So the idea of a common ancestor is not "settled wisdom" despite jdhuey's assertion. If it is, then there's still an unusual amount of speculation going on otherwise among the professionals.

Chris said...

Bear with me folks,

So, theistic evolution could be described as an intrinsic teleology whereas ID could be described as an extrinsic teleology?

From the perspective of those who oppose them, are the ID arguments inadequate, or, are they impossible to prove in principle?

jdhuey said...

@B. Prokop

Well, I have to plead ignorance of the astronomy-related controversies but I don't think that there is any real conflict between us on this topic. There may or may not have been multiple origins of life, with or without 'contamination' from extraterrestrial sources, the only thing that is clear from genetics and biochemistry (and other evidence) is that all of the normal life forms (and possibly even those extreme life forms) on Earth have a single common ancestor. Now there may have been multiple life forms before the common ancestor but nothing alive today is related to them. It could also be that the single common ancestor resulted from sharing genetic information or perhaps just sharing biochemistry with those other 'life forms' but none of those speculative possibilities is inconsistent a single common ancestor.

B. Prokop said...

jdhuey,

Agreed.

B. Prokop said...

As for "the perspective of those who oppose them", you'll have to ask Skep. I'm not going to try to read their minds.

As for "are [ID arguments] impossible to prove in principle?", I guess it depends on what you regard as proof. ID proponents will point to a biological feature and label it "irreducibly complex". Opponents will counter that they simply haven't discovered the independent utility of the feature's subcomponents as yet, but are confident that they will be eventually (ironically, a sort of "atheism of the gaps" argument).

Personally, I don't care for the entire ID controversy. If any design is apparent, it is for the universe as a whole, so why are we quibbling over some insignificant trifle as a bacterial flagellum?

im-skeptical said...

"After all, an IDer could legitimately argue that BWNDE and the origin of life are two separate issues, and so while the current best explanation for the origin of the first living thing was that that thing was intelligently designed, BWNDE took over after that to create the remainder of living organisms after that point."

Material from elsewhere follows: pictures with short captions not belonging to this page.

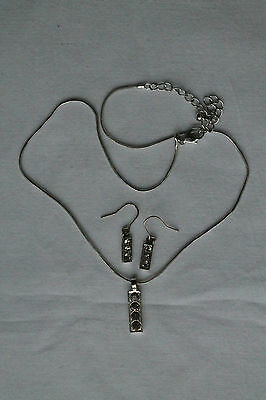 Costume Jewellery Silver-coloured/Diamante Necklace and Earrings Set Unused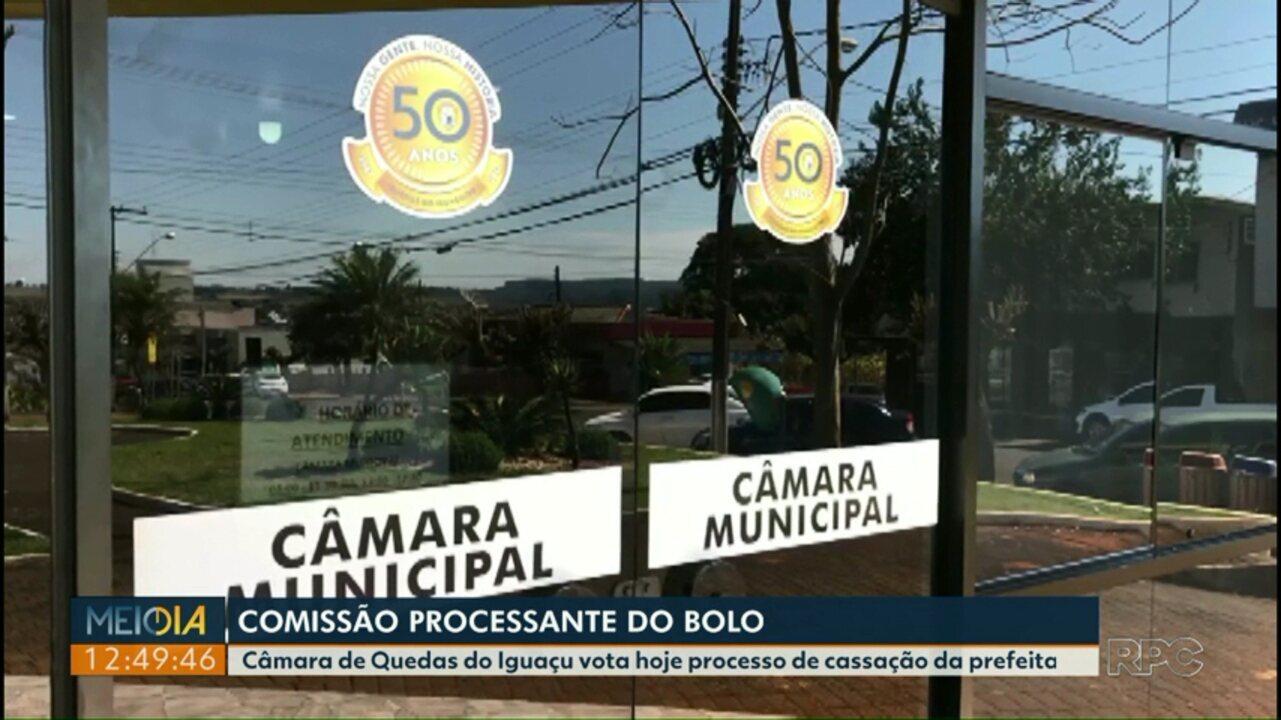 Câmara de Quedas do Iguaçu vota hoje processo de cassação da prefeita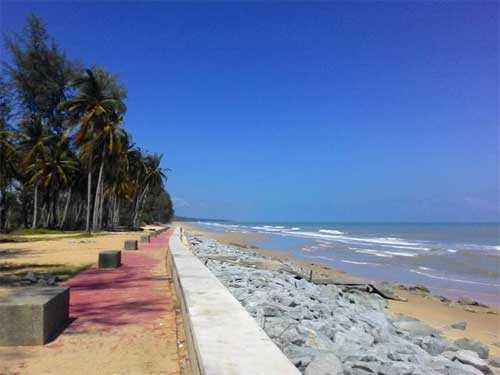 Pantai Tok Bali Kelantan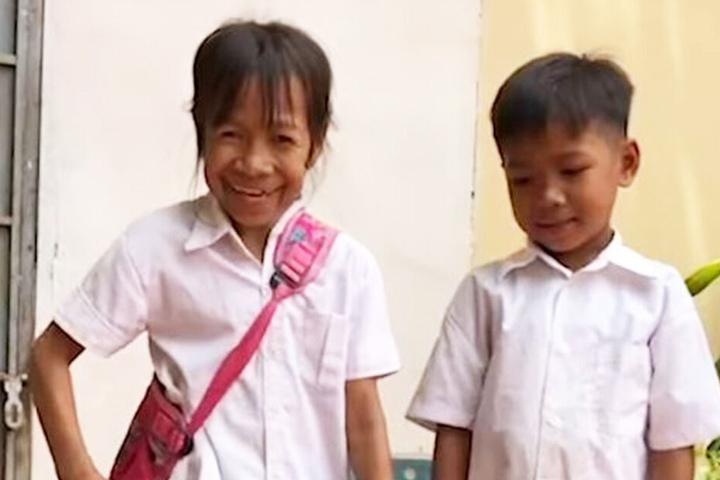 Bo Rakching (10) hat ihr Lächeln nicht verloren.
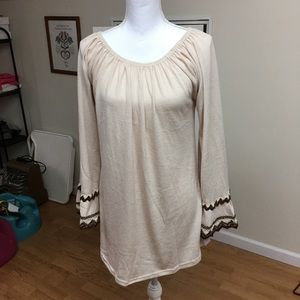 WinWin double lace sleeve tunic size S/M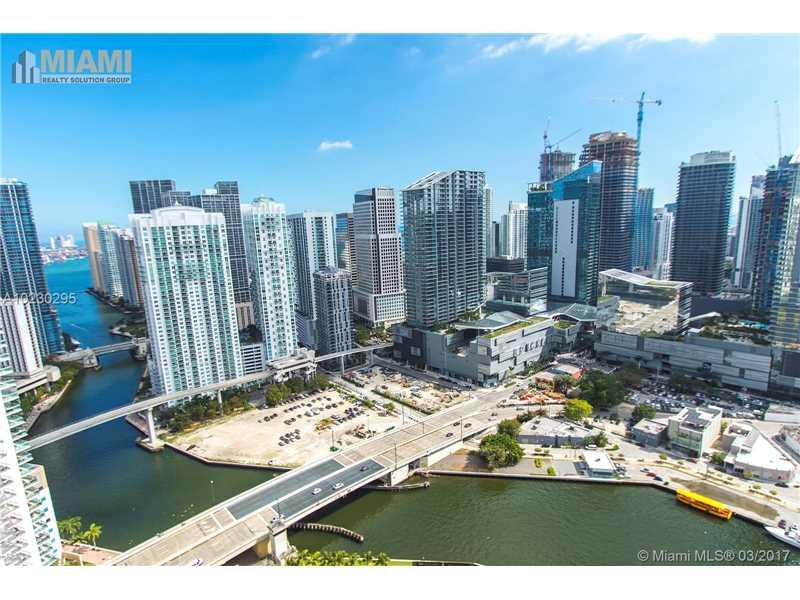 90 SW 3rd St 4101, Miami, FL 33130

That's not remotely compatible with ID, which is not about the origin of life, but rather about how things today came to be "designed" the way they are.

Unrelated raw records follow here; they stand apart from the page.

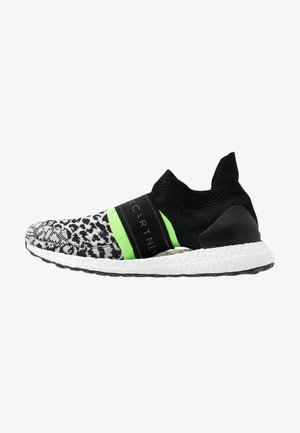 ULTRABOOST X 3D SPORT RUNNING SHOES - Hardloopschoenen neutraal - black-white/core white/solar green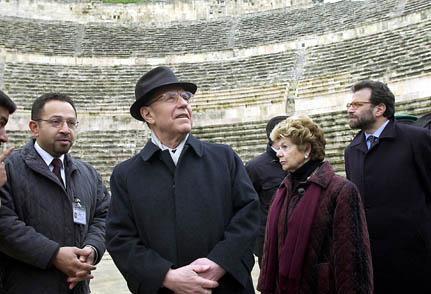 Il Presidente Ciampi con la moglie Franca in visita alla Cittadella, sullo sfondo i resti di un Tempio romano dedicato a Eracle.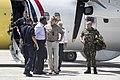 Koning Willem-Alexander arriveert per Dash-8-patrouillevliegtuig van de kustwacht op Sint-Maarten.jpg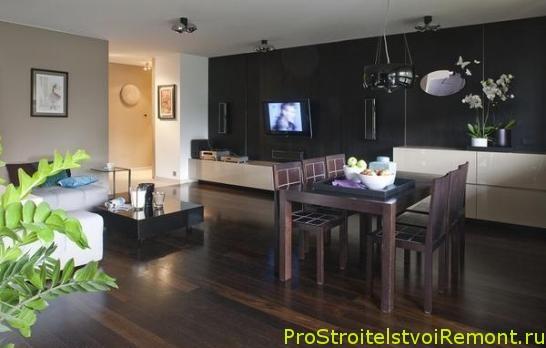 Дизайн гостиной с деревянным полом и телевизором фото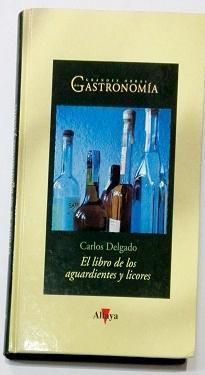 El libro de los aguardientes y licores.: DELGADO, Carlos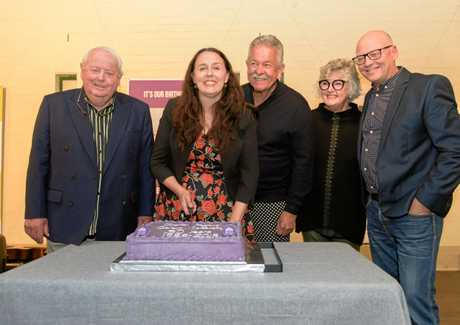 The cake is cut for the 30th birthday of the Grafton Regional Gallery by Gallery Foundation chairman Rod Watters, gallery director Niomi Sands, Ken Done, Friends of the Gallery chairperson Heather brown and Cr Peter Ellem.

"it is logically possible to believe in both ID and BWNDE."

I don't think so. How can "intelligent design" be logically compatible with "blind" evolution? Guided vs unguided. Not both.

Crude said...

Chris,

From the perspective of those who oppose them, are the ID arguments inadequate, or, are they impossible to prove in principle?

It's going to depend on what you mean by 'oppose them'.

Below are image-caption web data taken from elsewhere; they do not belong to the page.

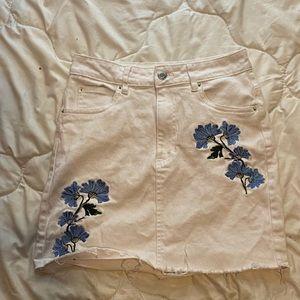 Streetwear Society size medium white jean skirt.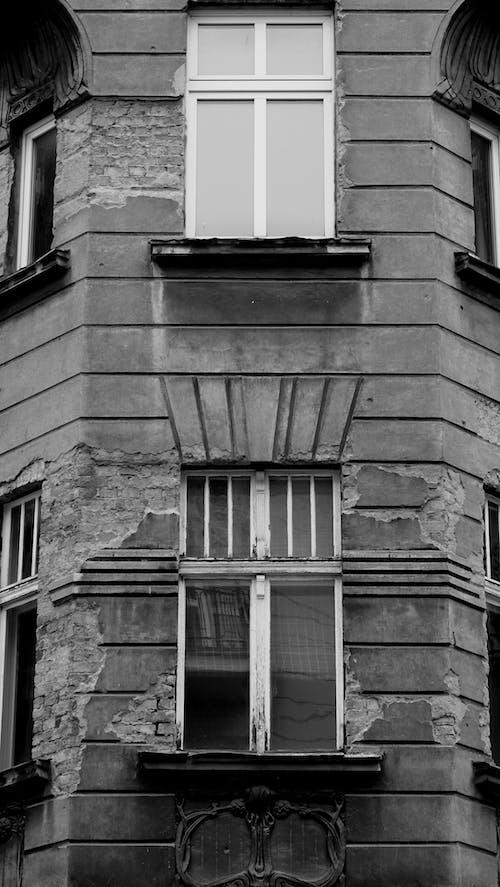 Δωρεάν στοκ φωτογραφιών με kamienica, ασπρόμαυρο, κατεστραμμένος, παλαιά πόλη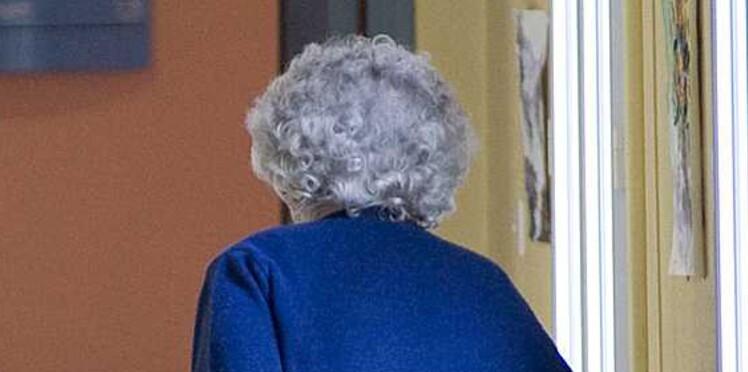 Après 85 ans, les femmes seraient plus heureuses… une fois veuves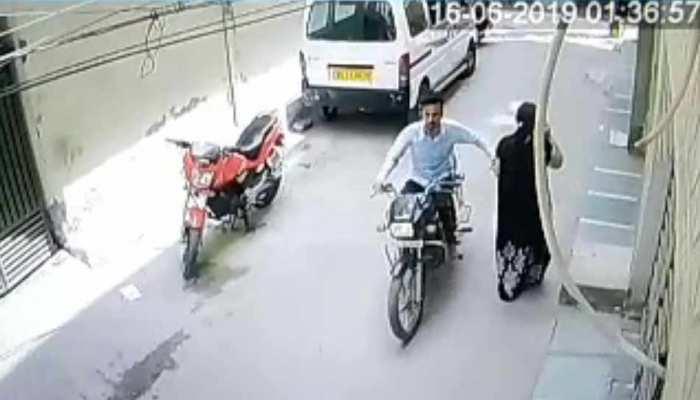 VIDEO: महिला का पर्स छीनकर भागता चोर CCTV में हुआ कैद, पुलिस ने जाल बिछाकर पकड़ा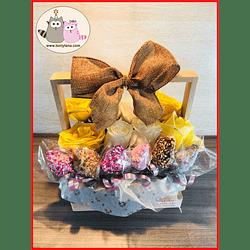 Flores con fresas Cubiertas de Chocolate en Caja de Madera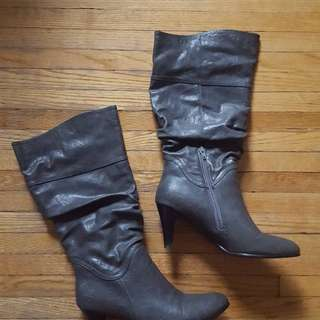 Grey boots (size 9.5)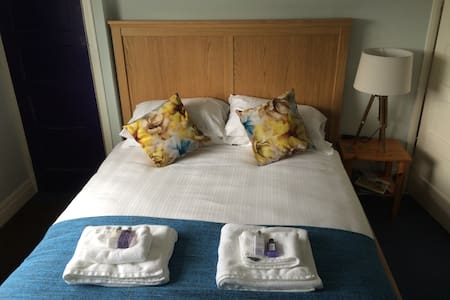 Lovely room near Gatwick Airport - Reigate - Casa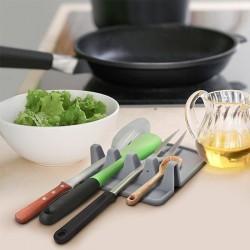 Držiak na kuchynské pomôcky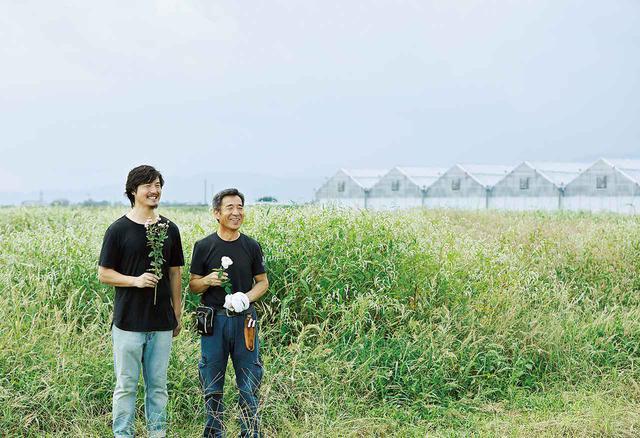 画像: 啓司さん(右)と健一さん(左)。新しい薔薇を育て、それを広める親子のリレーは続く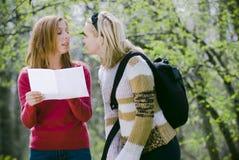 Mädchen verloren im Wald Lizenzfreie Stockfotografie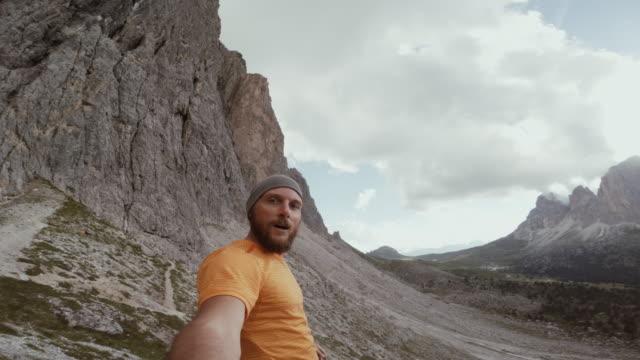 vídeos de stock e filmes b-roll de pov man trail running on mountain ridge - gorro de lã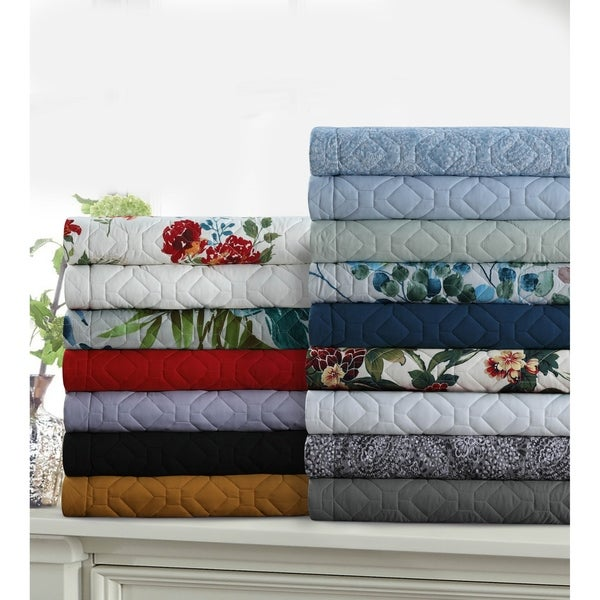 Lyon Solid or Printed Oversized Quilt Set. Opens flyout.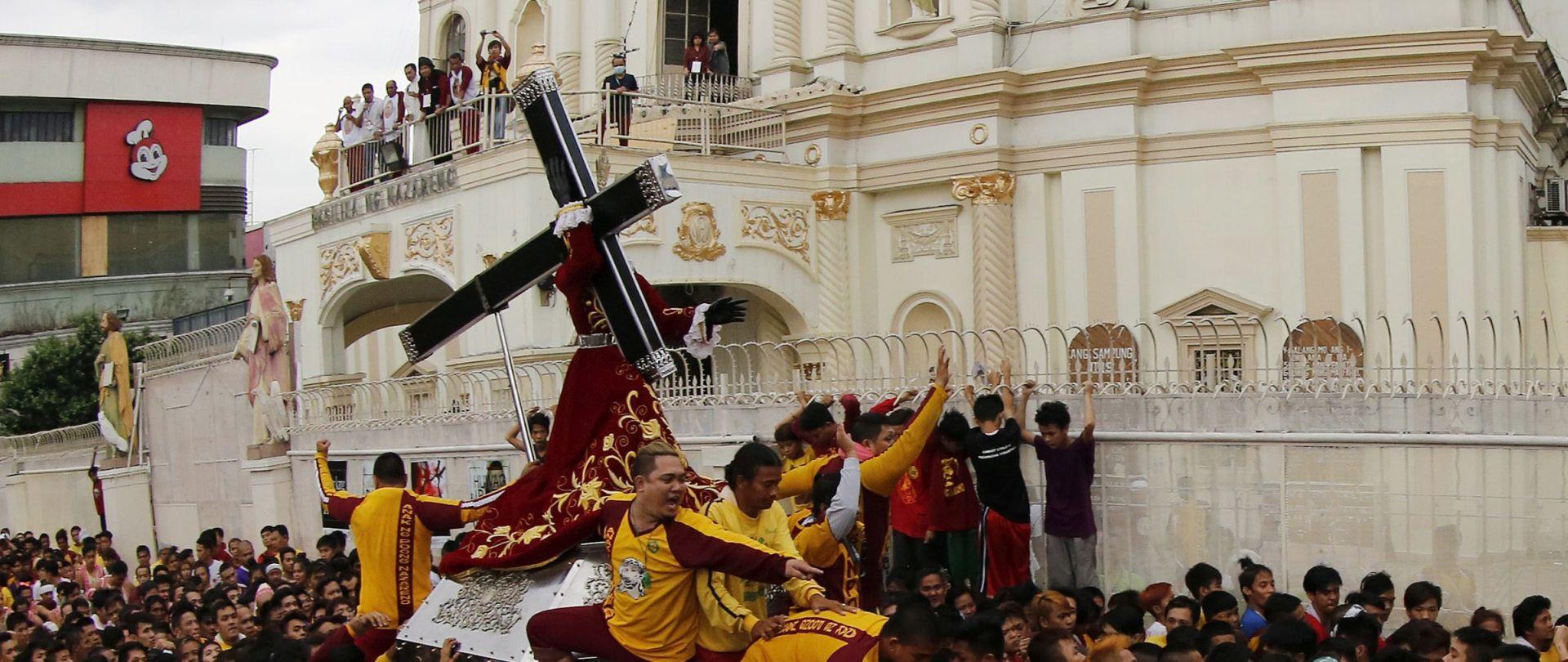 Filipini: u vjerskoj procesiji u čast Crnog Isusa više od milijun ljudi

I don't think ID is science - that places me in pretty firm opposition to mainstream ID proponents. But I also don't think ID arguments are worthless. In fact, I think they're pretty interesting. Note, however, that ID arguments do not prove the existence of God, or even "God's" design, by their own standards. At best, if they succeed, they infer the act of an intelligent cause. And this inference is in principle defeatable pending evidence.

Now, 'theistic evolution' is broad. Very broad. And some aspects of it intersect with ID thought. It ranges from 'nothing is guided but God still arranged it all somehow' to 'everything is guided but science doesn't deal with guidance' to other positions.

There is no single 'theistic evolution' view. The gulf between, say... Stephen Barr and Karl Giberson is considerable.

Also, this?

That's not remotely compatible with ID, which is not about the origin of life

This is absolutely, positively incorrect.

ID is a multi-domain idea - it deals with evolutionary biology, the origin of life, cosmology, and more. Their proponents argue that one can scientifically infer design in a variety of areas. The OoL is absolutely one area they focus on.

Crude said...

Bob,

Personally, I don't care for the entire ID controversy. If any design is apparent, it is for the universe as a whole, so why are we quibbling over some insignificant trifle as a bacterial flagellum?

The BF is an example, not the sole claimed 'IC' structure around. If the ID argument about ICness is valid, then there are abundant examples of design. I think that's pretty fascinating, if it is in fact the case.

I've seen some (minor) ID proponents likewise argue, 'If the designer isn't the God of Christianity, then ID is uninteresting'. Again, baffling to me. I find empirical evidence for design a million times more fascinating than common descent 'you're the Xth cousin of a carrot' nonsense. I find design, period - engineering and the like - vastly more interesting than science.

Scientific theories are often discarded. But if a machine works, it (pardon my language) goddamn works.

im-skeptical said...

"This is absolutely, positively incorrect."

At the heart of the "science" of ID is Behe's concept of irreducible complexity and Danbski's CSI. You can quibble about how they touch upon or draw from areas of science that relate in some way, just as all fields of real science don't exist in isolation, but are part of a larger framework. But ID is "about" the origin of life in much the same way that evolution is - that is to say, not so much.

im-skeptical said...

Dembski

Crude said...

At the heart of the "science" of ID is Behe's concept of irreducible complexity and Danbski's CSI.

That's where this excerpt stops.